### Stated problem
Transcribe, exactly as they appear, only the lines from the one holding "This visual record" through the end of the entries below.
/---
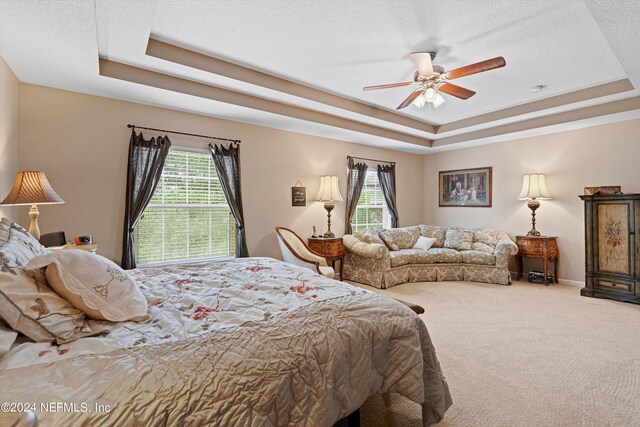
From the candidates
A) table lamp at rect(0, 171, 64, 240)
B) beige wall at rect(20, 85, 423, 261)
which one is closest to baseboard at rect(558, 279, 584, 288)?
beige wall at rect(20, 85, 423, 261)

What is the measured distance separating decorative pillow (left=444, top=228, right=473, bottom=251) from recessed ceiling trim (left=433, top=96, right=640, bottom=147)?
171 centimetres

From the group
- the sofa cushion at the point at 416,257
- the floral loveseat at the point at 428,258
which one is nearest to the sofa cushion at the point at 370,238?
the floral loveseat at the point at 428,258

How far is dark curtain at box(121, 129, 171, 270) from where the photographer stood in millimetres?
3621

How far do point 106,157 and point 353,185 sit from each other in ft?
12.5

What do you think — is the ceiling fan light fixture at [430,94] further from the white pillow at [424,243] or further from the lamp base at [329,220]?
the white pillow at [424,243]

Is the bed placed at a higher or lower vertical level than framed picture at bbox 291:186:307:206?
lower

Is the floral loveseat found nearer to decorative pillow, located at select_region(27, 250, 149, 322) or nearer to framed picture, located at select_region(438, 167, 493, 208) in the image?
framed picture, located at select_region(438, 167, 493, 208)

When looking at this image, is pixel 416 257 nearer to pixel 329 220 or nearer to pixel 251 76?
pixel 329 220

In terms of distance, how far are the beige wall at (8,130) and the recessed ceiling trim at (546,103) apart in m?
5.81

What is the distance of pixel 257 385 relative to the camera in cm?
113

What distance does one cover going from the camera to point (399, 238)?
591 centimetres

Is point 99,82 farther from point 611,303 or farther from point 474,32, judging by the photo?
point 611,303

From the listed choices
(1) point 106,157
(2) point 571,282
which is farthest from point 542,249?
(1) point 106,157

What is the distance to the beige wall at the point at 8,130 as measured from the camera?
8.64 feet
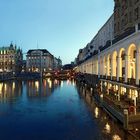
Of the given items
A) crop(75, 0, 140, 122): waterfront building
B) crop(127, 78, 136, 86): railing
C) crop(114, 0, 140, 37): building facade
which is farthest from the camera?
crop(114, 0, 140, 37): building facade

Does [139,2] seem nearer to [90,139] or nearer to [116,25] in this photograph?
[116,25]

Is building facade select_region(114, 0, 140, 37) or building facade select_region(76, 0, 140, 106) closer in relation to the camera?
building facade select_region(76, 0, 140, 106)

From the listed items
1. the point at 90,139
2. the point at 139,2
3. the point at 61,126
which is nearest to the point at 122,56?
the point at 139,2

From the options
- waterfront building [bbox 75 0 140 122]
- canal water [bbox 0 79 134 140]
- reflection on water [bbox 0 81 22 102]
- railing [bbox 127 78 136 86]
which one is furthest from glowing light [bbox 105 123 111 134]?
reflection on water [bbox 0 81 22 102]

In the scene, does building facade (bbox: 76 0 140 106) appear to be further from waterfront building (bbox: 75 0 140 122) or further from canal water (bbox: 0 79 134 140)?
canal water (bbox: 0 79 134 140)

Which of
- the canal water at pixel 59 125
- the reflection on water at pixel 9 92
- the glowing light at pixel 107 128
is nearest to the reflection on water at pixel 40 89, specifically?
the reflection on water at pixel 9 92

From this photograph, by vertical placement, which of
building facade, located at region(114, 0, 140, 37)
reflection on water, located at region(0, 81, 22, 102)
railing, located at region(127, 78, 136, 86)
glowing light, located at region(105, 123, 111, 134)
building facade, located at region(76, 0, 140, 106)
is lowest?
glowing light, located at region(105, 123, 111, 134)

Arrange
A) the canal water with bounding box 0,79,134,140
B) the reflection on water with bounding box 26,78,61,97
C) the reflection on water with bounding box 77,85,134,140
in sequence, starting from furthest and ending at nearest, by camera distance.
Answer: the reflection on water with bounding box 26,78,61,97
the canal water with bounding box 0,79,134,140
the reflection on water with bounding box 77,85,134,140

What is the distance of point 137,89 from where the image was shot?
1674 inches

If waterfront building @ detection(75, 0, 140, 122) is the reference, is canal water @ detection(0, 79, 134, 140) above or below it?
below

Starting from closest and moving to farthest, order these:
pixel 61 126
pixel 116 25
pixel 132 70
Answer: pixel 61 126, pixel 132 70, pixel 116 25

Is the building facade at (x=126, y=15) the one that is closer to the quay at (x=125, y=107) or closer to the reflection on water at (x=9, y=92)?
the quay at (x=125, y=107)

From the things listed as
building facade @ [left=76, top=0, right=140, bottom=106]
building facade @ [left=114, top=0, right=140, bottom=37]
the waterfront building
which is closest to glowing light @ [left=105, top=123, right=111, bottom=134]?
the waterfront building

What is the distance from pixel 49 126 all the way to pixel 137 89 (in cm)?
1426
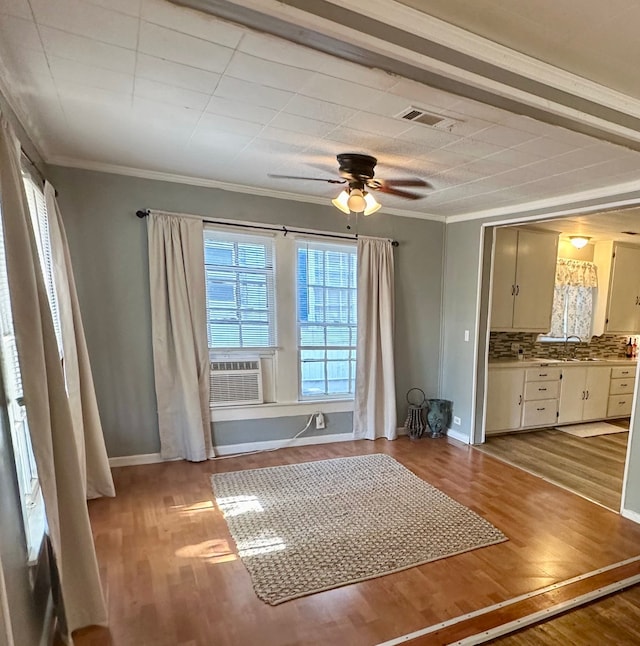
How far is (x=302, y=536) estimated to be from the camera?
98.0 inches

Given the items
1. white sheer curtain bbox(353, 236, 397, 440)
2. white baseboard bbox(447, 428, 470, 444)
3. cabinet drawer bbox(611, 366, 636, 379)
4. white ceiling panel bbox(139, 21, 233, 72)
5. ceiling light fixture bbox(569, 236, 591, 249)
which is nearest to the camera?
Answer: white ceiling panel bbox(139, 21, 233, 72)

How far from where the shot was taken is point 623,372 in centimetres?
520

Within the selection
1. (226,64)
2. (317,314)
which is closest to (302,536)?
(317,314)

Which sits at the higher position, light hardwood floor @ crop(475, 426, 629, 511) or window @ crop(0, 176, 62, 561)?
window @ crop(0, 176, 62, 561)

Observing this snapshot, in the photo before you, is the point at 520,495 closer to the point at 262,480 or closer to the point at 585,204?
the point at 262,480

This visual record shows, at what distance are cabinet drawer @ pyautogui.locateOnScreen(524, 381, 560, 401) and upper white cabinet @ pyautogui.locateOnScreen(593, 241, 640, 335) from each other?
1213 mm

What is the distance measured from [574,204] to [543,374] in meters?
2.21

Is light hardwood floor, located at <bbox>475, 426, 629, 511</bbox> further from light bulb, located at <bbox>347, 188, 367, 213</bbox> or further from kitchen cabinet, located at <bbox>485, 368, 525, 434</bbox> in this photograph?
light bulb, located at <bbox>347, 188, 367, 213</bbox>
\---
### Task response
This visual record shows, at what distance are cabinet drawer @ pyautogui.locateOnScreen(524, 381, 560, 401) and upper white cabinet @ pyautogui.locateOnScreen(593, 241, 640, 335) from each other?
1213 mm

What is the distance measured from [574,204] to [543,374] in meters?
2.21

Is light hardwood floor, located at <bbox>475, 426, 629, 511</bbox> further from light bulb, located at <bbox>347, 188, 367, 213</bbox> or further from kitchen cabinet, located at <bbox>485, 368, 525, 434</bbox> in this photograph?
light bulb, located at <bbox>347, 188, 367, 213</bbox>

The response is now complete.